Linux can also run windows programs with Wine.

hope this helps

KillerKilgore


----------



## DocWatson (Oct 3, 2011)

Another quality pre-built gaming system maker is _Ailenware_.


----------



## breachless (Oct 25, 2011)

zeedogg said:


> asus 55 sabretooth i think is the one i built last year? i forget which one. but i always build asus mobo's



I second this: I have always used Asus for my Motherboards. I actually JUST finished building a pretty sweet gaming setup early this summer that I am completely and totally in love with.

My suggestion is to pick what's important. I put the Sandy Bridge i5 CPU in and it's fantastic. Check out the specs to see how it compares, but I like it because it's crazy fast for the price, and it runs cool. Get the unlocked version and you could easily overclock it to i7 speeds (though it's really not necessary). Do NOT skimp on your power supply. Get a 750 watt or better, and get a good one (budget power supplies will ruin your day more than once if you are using them to power something like a gaming rig).

Here is a list of the stuff I built mine with. You don't have to go quite as overboard on some of the stuff I did, but it's a good baseline:

Here is the case I chose. The Video Card BARELY fits, but I like it because it looks neat, has good cable management, and if you felt how heavy the pc is when it's done, the handle is nice if you ever have to move it. I also like the location of the USB ports on the front: nice and easy to access if it sits on the floor:
https://www.newegg.com/Product/Product.aspx?Item=N82E16811119196

This is the motherboard I picked. I like it because it allows me to run my RAM at higher speeds than what is considered stock, and it supports SATA3:
https://www.newegg.com/Product/Product.aspx?Item=N82E16813131705

For the Video Card, I went with this and I can't tell you how much I love this thing. It's spendy, but it's about as good as it gets for a single GPU setup:
https://www.newegg.com/Product/Product.aspx?Item=N82E16814130590

Here is the Power supply. I picked this one for the modular hookups so I don't have a bunch of unused cables mucking up my case and preventing good airflow:
https://www.newegg.com/Product/Product.aspx?Item=N82E16817139011

And here is the processor:
https://www.newegg.com/Product/Product.aspx?Item=N82E16819115072

I also elected to grab this since the stock coolers with CPU's tend to be a joke (and a loud joke at that...) It keeps the i5 nice and cool, and easily enables overclocking if I want it...
https://www.newegg.com/Product/Product.aspx?Item=N82E16835103099

This is what I used for RAM. I actually bought two of these kits for a total of 16 GB (TOTAL overkill, but for the price, I thought why not. Plus, it runs at 1600 MHz, which is supported natively with the Motherboard I bought: no overclocking necessary):
https://www.newegg.com/Product/Product.aspx?Item=N82E16820231428

Finally, I went with a 1 TB Western Digital HDD that I had laying around for storage, and then I threw this 120 GB SSD drive in for the OS install (since again, my motherboard supports SATA3 speeds):
https://www.newegg.com/Product/Product.aspx?Item=N82E16820227706

Keep in mind though: not long after building this PC, we had a lot of PC's at work with the cheaper OCZ SSD drives experience frequent problems. If I could do it all over again, I would get an Intel SSD instead. More spendy, but they seem more reliable. I have had no issues with my OCZ drive yet, and it IS blazing fast, but I never stop worrying about it going bad on me...

◆ ◆ ◆ ◆

REQUIREMENT 1 ▸ According to the gaming PC thread, what is the smallest power supply wattage breachless suggests getting?
REQUIREMENT 2 ▸ Give again the part of the gaming PC thread from "For the Video" up to and including "I want it...".
REQUIREMENT 3 ▸ Say whether each statement agrees with the gaming PC thread, answering yes or no and quoting the words that decide it: (a) breachless bought two RAM kits for a total of 16 GB. (b) The 1 TB Western Digital HDD holds the OS install. (c) breachless has already had problems with the OCZ drive.
The data that comes next is from a different source.

RECORDED DATA ▸
◆ ◆ ◆ ◆

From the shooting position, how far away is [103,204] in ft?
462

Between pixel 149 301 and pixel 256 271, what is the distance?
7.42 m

◆ ◆ ◆ ◆

TASK RESPONSE 1 ▸ 750 watts or better.

TASK RESPONSE 2 ▸
For the Video Card, I went with this and I can't tell you how much I love this thing. It's spendy, but it's about as good as it gets for a single GPU setup:
https://www.newegg.com/Product/Product.aspx?Item=N82E16814130590

Here is the Power supply. I picked this one for the modular hookups so I don't have a bunch of unused cables mucking up my case and preventing good airflow:
https://www.newegg.com/Product/Product.aspx?Item=N82E16817139011

And here is the processor:
https://www.newegg.com/Product/Product.aspx?Item=N82E16819115072

I also elected to grab this since the stock coolers with CPU's tend to be a joke (and a loud joke at that...) It keeps the i5 nice and cool, and easily enables overclocking if I want it...

TASK RESPONSE 3 ▸
(a) Yes: "I actually bought two of these kits for a total of 16 GB"
(b) No: "I threw this 120 GB SSD drive in for the OS install"
(c) No: "I have had no issues with my OCZ drive yet"